* INSTRUCTIONS TO FOLLOW
Without the pictures, give the listing below again exactly.

* DATA SECTION

###

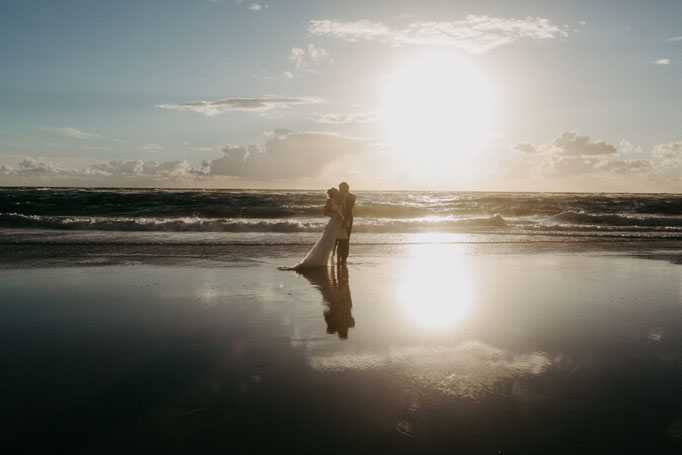 hochzeit, wedding, norderney, hochzeitnorderney, hochzeitnordsee, hochzeitostsee, fotograf, weddingphotograph, sunset, bride, braut, bohohochzeit, destinationwedding, sabinelange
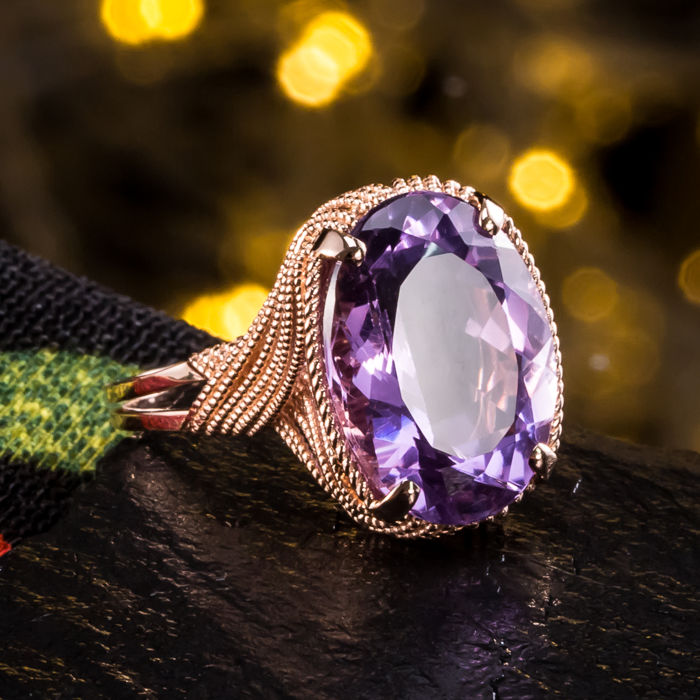 Natural amethyst, 18K gold ring. Size 17.2 mm; no reserve price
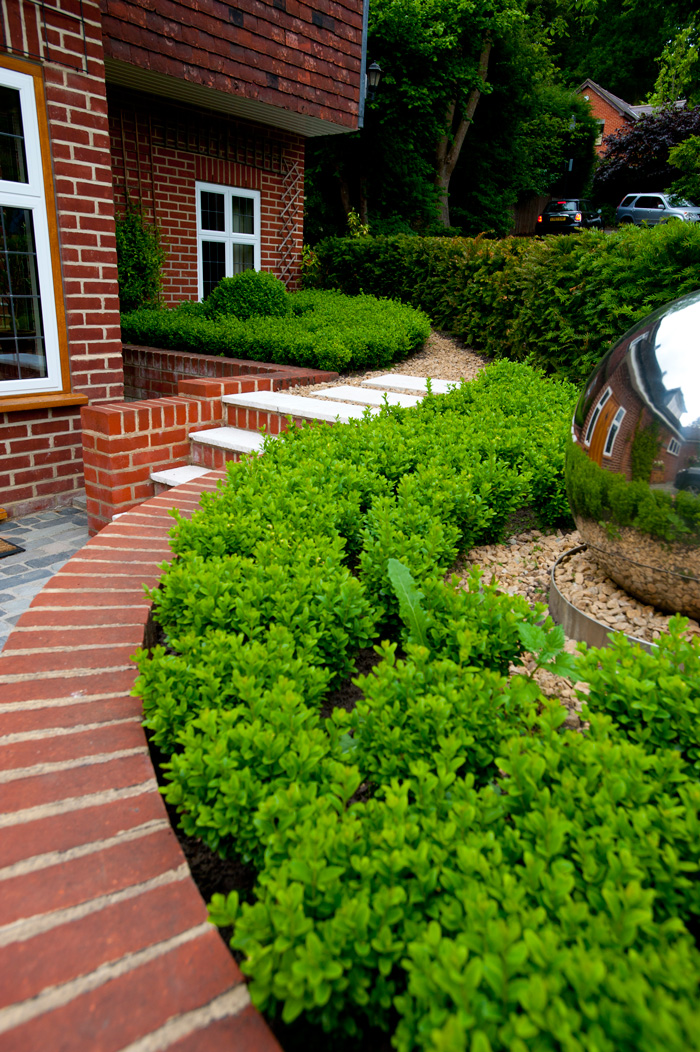 Small front garden design millhouse landscapes for Front garden designs uk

###

* ANSWER
 hochzeit, wedding, norderney, hochzeitnorderney, hochzeitnordsee, hochzeitostsee, fotograf, weddingphotograph, sunset, bride, braut, bohohochzeit, destinationwedding, sabinelange
 Natural amethyst, 18K gold ring. Size 17.2 mm; no reserve price
 Small front garden design millhouse landscapes for Front garden designs uk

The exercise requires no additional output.